Origin uncertain; probably of North Germanic origin, compare dialectal Norwegian rugga (“coarse coverlet”), Swedish rugg (“rough entangled hair”), from Old Norse rǫgg (“shagginess; tuft”), from Proto-Germanic *rawwō (“long wool”), related to English rag and rough.
rug (plural rugs)
- A partial covering for a floor. 
- (Britain, Australia) A (usually thick) piece of fabric used for warmth (especially on a bed); a blanket. 
- (historical, now rare) A kind of coarse, heavy frieze, formerly used for clothing. 
- (historical, now rare) A cloak or mantle made of such a frieze. 
- (obsolete, rare) A person wearing a rug. 
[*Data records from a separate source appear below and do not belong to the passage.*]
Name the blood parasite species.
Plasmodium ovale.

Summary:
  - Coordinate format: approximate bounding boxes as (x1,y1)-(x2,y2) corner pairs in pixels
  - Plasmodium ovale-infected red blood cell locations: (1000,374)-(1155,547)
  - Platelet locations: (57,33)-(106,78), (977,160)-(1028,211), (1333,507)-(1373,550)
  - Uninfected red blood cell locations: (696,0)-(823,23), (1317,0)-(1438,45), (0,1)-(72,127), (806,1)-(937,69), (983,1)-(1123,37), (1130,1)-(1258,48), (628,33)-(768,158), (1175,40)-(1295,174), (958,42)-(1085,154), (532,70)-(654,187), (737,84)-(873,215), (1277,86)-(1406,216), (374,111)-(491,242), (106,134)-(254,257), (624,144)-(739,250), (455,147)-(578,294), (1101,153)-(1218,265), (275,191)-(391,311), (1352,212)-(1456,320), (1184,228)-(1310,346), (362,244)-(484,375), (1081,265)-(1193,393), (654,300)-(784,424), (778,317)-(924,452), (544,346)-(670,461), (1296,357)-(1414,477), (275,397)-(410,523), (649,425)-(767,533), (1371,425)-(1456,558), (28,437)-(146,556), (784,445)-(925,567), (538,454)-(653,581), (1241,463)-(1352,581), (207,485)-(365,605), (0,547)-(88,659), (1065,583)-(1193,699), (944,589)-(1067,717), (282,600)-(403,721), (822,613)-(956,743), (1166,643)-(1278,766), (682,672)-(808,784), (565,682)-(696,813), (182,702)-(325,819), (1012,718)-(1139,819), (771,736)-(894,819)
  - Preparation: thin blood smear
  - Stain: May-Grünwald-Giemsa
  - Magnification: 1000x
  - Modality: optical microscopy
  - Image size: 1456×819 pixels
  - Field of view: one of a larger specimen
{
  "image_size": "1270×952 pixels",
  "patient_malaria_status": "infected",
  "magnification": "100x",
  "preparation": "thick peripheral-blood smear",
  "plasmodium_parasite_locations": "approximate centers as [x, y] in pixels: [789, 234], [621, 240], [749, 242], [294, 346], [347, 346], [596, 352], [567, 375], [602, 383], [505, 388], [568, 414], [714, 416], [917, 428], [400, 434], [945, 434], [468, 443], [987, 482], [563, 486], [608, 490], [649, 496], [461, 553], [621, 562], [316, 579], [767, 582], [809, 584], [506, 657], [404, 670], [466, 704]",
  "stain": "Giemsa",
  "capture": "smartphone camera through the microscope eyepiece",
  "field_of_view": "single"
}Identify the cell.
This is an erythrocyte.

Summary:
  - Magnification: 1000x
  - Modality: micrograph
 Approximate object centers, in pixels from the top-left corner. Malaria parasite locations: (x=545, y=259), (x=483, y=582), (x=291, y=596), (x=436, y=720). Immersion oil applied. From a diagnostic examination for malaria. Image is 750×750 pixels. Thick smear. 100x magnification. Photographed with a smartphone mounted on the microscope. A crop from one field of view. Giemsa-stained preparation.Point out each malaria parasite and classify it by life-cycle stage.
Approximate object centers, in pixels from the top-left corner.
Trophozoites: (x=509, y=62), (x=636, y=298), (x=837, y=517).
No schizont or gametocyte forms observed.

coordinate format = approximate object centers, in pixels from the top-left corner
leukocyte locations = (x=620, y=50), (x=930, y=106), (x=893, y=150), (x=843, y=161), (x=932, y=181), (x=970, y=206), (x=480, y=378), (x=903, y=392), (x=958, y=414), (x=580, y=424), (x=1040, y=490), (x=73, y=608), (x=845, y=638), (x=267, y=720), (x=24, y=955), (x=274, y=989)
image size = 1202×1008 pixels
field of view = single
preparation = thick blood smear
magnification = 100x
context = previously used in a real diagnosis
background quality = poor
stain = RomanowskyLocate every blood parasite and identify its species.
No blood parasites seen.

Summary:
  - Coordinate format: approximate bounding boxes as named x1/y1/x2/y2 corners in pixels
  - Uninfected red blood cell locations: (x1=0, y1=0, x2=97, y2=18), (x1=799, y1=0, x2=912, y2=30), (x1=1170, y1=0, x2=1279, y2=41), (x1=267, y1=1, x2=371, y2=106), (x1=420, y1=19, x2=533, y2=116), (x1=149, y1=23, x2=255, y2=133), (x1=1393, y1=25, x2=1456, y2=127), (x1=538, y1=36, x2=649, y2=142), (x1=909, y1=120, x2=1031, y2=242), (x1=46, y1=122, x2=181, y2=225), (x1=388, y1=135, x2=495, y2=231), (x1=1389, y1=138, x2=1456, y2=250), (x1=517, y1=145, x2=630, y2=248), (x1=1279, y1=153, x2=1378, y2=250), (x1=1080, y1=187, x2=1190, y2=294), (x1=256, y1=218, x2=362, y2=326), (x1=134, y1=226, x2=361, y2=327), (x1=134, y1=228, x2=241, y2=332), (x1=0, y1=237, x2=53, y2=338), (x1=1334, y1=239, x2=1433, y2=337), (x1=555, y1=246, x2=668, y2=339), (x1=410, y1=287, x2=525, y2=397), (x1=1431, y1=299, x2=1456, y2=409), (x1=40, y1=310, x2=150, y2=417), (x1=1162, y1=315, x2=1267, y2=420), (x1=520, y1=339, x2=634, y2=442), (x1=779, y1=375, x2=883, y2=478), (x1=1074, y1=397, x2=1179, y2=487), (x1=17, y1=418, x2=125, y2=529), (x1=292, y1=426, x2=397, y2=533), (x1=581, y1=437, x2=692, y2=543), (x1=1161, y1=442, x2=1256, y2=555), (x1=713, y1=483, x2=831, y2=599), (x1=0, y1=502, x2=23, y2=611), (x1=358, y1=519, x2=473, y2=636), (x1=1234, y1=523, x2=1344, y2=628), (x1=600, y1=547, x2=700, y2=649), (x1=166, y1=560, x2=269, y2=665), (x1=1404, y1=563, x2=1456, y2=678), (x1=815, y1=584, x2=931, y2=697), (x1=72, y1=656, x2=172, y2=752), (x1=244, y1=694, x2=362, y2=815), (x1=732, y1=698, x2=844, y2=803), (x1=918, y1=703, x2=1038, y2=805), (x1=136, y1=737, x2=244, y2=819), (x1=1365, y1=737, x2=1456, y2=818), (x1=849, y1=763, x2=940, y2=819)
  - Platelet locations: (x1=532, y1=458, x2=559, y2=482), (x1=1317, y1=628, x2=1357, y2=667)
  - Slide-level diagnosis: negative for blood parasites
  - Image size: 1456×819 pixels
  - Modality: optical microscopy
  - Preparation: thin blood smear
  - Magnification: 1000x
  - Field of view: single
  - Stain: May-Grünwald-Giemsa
- A cloth covering for a horse. 
- (obsolete, rare) A dense layer of natural vegetation that precludes the growth of crops. 
- (slang) The female pubic hair. 
- A rough, woolly, or shaggy dog.
- (slang) A wig; a hairpiece. 
- (colloquial) A dense growth of chest hair. 
rug (third-person singular simple present rugs, present participle rugging, simple past and past participle rugged)
- (Scotland) To pull roughly or hastily; to plunder; to spoil; to tear.